* _Work required_
With the line containing "body_size: -35" as the first and the final line of the entries as the last, repeat exactly the lines in that span, including both.

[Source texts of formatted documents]
>>>>>
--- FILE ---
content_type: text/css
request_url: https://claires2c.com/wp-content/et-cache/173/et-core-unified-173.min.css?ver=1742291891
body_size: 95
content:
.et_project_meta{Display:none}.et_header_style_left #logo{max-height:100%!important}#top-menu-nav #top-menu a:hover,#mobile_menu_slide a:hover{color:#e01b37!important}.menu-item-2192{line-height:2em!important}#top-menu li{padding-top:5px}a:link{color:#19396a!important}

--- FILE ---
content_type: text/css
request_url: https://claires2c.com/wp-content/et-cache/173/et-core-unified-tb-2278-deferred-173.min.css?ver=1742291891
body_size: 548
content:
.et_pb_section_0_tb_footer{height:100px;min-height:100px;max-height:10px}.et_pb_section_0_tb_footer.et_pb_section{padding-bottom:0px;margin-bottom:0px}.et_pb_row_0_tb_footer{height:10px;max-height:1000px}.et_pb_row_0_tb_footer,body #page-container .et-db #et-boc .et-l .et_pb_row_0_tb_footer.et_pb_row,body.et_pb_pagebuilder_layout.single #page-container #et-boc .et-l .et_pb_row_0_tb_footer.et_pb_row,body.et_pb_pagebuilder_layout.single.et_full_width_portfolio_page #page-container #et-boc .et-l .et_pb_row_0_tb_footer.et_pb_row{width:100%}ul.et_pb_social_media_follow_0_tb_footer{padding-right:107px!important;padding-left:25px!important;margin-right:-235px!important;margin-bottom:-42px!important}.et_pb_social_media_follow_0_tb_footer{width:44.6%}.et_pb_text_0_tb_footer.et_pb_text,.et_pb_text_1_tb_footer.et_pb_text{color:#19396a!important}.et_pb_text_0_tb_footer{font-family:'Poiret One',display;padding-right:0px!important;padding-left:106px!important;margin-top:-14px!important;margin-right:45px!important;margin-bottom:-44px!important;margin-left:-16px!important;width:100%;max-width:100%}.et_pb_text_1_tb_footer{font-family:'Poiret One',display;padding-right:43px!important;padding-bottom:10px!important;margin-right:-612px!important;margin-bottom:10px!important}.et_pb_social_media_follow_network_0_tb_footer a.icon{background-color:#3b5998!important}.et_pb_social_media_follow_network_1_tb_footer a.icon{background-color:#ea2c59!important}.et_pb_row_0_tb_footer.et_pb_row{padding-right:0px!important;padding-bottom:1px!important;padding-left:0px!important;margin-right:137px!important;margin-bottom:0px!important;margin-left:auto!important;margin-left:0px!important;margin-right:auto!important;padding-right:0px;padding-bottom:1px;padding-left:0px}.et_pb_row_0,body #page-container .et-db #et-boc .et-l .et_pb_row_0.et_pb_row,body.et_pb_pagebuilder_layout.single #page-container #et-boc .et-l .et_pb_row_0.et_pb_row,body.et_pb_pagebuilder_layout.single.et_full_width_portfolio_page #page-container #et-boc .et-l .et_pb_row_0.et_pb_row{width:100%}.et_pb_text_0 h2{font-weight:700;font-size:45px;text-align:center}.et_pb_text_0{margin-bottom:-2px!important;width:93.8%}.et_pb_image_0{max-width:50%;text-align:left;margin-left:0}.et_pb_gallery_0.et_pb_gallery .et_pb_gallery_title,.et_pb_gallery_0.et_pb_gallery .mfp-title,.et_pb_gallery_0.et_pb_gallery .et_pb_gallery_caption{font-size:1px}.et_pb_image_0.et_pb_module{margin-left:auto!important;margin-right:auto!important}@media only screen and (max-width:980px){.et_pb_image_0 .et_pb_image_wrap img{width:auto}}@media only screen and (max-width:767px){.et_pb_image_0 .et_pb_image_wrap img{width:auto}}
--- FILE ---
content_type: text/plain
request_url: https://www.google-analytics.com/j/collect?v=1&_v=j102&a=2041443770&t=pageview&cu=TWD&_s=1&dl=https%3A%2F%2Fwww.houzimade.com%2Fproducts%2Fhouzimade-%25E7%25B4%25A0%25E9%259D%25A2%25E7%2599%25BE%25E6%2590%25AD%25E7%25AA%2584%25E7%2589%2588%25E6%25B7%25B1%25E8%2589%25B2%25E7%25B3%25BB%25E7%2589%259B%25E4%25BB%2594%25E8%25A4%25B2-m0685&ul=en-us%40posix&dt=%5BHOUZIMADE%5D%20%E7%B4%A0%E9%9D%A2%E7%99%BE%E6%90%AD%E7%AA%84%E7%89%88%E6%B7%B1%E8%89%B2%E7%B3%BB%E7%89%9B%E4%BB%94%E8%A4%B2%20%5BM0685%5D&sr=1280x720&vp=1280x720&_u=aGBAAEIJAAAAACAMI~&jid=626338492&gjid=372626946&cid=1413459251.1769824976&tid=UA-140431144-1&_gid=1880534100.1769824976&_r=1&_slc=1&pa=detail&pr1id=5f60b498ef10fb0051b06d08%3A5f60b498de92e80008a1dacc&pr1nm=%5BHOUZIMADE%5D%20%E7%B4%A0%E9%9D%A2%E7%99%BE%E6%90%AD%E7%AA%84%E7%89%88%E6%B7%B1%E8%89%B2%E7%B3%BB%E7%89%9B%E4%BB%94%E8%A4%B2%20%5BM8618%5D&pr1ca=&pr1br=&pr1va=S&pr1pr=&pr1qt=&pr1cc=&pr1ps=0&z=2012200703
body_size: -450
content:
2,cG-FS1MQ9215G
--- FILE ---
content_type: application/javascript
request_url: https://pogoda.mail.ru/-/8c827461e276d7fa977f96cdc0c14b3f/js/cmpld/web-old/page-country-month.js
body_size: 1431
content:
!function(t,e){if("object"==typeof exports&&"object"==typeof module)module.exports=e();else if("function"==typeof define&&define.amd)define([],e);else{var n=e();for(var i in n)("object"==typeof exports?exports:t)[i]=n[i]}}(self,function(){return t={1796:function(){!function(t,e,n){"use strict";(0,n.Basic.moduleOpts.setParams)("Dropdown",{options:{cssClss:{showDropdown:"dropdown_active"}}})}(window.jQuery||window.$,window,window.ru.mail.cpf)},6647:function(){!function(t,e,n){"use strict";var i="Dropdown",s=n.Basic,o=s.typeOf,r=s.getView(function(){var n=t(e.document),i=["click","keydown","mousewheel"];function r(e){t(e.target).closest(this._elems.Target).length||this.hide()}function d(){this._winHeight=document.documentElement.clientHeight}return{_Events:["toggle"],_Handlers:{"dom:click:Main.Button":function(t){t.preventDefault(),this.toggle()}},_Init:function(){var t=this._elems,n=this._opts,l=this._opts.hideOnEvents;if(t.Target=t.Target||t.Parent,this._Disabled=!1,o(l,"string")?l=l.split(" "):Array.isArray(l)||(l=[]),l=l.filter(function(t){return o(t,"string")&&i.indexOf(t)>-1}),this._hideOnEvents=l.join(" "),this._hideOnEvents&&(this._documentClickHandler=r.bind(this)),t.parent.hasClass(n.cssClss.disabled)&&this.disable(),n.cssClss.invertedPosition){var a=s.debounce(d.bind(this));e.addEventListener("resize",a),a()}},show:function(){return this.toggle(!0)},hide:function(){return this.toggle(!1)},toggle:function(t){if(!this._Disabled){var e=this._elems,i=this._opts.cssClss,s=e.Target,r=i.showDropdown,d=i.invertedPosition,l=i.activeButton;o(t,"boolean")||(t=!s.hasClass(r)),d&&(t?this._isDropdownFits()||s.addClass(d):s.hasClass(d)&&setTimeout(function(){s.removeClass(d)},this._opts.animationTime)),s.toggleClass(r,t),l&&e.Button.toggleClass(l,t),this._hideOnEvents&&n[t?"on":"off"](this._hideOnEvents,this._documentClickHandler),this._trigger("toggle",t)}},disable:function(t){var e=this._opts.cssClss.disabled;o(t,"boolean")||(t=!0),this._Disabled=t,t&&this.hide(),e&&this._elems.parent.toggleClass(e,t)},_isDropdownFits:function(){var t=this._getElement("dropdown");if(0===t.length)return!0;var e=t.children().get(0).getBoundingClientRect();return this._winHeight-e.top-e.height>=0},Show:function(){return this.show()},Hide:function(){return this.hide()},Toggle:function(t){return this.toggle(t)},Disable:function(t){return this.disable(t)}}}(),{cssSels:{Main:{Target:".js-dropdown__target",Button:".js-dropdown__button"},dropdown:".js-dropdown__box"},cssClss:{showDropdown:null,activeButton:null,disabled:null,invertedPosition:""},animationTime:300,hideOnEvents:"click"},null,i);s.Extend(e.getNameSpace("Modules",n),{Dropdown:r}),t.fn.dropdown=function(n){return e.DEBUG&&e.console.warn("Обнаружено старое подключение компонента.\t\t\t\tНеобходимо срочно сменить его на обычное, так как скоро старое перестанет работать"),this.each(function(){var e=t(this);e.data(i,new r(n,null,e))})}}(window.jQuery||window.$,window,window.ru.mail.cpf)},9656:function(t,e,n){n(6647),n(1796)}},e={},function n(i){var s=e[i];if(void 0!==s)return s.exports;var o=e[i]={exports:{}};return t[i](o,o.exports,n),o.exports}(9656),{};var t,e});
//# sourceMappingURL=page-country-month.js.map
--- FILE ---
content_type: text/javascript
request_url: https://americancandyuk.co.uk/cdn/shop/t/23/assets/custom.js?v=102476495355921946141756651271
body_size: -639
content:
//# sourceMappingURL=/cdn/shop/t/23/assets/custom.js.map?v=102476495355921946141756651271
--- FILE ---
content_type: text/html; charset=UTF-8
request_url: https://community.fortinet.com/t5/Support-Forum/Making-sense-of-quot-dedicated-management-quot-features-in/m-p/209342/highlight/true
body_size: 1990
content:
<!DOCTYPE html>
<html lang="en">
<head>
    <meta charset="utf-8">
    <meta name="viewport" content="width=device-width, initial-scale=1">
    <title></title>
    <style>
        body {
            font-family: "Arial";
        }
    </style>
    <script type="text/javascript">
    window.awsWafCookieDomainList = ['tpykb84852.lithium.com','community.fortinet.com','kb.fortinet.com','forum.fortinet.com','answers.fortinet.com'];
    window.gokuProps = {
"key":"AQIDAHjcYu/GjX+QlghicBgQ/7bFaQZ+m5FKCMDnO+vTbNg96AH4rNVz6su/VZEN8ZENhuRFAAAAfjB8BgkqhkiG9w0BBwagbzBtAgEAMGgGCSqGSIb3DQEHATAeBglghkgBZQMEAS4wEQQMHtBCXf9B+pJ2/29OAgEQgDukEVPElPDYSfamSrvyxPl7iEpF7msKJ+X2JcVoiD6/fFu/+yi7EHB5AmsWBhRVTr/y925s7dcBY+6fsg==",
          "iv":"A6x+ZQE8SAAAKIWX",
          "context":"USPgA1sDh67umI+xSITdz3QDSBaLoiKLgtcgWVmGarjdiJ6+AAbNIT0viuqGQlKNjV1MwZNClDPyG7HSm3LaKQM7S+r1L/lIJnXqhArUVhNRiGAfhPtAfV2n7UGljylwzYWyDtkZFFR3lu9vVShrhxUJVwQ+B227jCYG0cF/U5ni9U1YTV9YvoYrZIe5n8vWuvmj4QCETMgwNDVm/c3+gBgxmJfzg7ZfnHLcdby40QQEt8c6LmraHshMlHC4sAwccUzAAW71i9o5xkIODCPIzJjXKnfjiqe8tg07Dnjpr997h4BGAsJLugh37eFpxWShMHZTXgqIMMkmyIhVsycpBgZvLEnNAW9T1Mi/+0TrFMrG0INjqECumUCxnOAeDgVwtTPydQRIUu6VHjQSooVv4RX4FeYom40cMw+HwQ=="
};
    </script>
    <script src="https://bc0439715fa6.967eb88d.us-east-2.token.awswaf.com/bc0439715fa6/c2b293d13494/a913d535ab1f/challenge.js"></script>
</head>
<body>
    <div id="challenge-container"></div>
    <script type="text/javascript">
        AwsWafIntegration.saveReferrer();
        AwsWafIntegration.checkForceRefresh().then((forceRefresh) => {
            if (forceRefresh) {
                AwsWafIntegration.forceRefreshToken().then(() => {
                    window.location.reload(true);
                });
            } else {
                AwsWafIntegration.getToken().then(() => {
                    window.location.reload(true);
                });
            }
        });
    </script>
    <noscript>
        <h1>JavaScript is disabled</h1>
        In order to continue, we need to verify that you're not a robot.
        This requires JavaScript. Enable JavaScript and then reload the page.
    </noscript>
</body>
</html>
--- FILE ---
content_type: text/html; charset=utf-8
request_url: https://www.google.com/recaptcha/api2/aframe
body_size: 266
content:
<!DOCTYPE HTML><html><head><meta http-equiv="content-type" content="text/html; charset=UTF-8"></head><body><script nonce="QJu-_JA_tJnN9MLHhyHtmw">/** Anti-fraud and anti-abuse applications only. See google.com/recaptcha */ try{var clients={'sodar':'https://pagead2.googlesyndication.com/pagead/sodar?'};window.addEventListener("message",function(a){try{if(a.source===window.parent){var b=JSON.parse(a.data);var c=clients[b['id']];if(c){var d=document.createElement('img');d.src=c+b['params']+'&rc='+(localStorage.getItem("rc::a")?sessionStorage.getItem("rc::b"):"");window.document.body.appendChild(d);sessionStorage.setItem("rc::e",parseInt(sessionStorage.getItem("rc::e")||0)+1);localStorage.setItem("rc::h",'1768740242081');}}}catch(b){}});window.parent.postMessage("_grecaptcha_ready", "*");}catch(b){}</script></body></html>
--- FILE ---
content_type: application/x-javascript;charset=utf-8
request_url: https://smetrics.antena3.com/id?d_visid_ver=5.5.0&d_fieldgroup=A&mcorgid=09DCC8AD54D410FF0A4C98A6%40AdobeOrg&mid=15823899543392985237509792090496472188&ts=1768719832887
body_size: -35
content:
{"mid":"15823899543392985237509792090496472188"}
<<<<<
* _Task solution_
body_size: -35
content:
{"mid":"15823899543392985237509792090496472188"}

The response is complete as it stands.